– Akurat nie spałam, krzyk było słychać za ścianą, gdyż nasze mieszkania sąsiadują. Ta kobieta krzyczała między innymi jakieś imię, chciała wody. Rozpaczliwy krzyk się nasilał – relacjonowała nam młoda kobieta, lokatorka wieżowca przy ul. Morskie Oko w Bielsku-Białej. Na miejsce wysłano wszystkie służby.

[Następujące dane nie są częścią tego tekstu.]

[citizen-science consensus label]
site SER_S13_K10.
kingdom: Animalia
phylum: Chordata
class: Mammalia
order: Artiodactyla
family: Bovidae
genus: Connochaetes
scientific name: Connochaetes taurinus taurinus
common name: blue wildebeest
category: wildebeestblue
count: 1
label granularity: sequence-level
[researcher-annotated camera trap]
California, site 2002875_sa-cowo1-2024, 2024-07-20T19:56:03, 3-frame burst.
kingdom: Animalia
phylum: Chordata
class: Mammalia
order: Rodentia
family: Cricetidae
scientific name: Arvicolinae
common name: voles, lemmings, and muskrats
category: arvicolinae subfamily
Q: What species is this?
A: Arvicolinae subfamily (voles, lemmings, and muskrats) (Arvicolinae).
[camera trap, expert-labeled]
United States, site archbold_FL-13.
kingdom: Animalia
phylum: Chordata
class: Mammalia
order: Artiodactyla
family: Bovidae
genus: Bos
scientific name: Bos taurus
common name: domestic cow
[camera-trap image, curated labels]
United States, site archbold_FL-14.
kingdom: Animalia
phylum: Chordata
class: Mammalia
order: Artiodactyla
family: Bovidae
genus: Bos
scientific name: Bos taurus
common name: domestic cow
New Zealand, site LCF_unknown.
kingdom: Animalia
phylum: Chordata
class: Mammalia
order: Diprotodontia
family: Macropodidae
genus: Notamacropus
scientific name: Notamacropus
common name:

Zgłoszenie zdarzenia wpłynęło z WCPR o godz. 2.46. Po dojeździe na miejsce i przeprowadzeniu rozpoznania okazało się, że lokatorka jednego z mieszkań na wyższym piętrze wieżowca dysponuje kluczami do mieszkania, z którego było słychać krzyk.
Gdy otwarto drzwi, zespół ratownictwa medycznego przebadał kobietę, nie było konieczności hospitalizacji. Jak dowiedział się nasz portal, kobieta, która krzyczała w nocy, ma czasowe kłopoty zdrowotne i jest pod codzienną opieką.
W akcji uczestniczył zastęp straży pożarnej z JRG1, zespół ratownictwa medycznego i patrol z II Komisariatu Policji.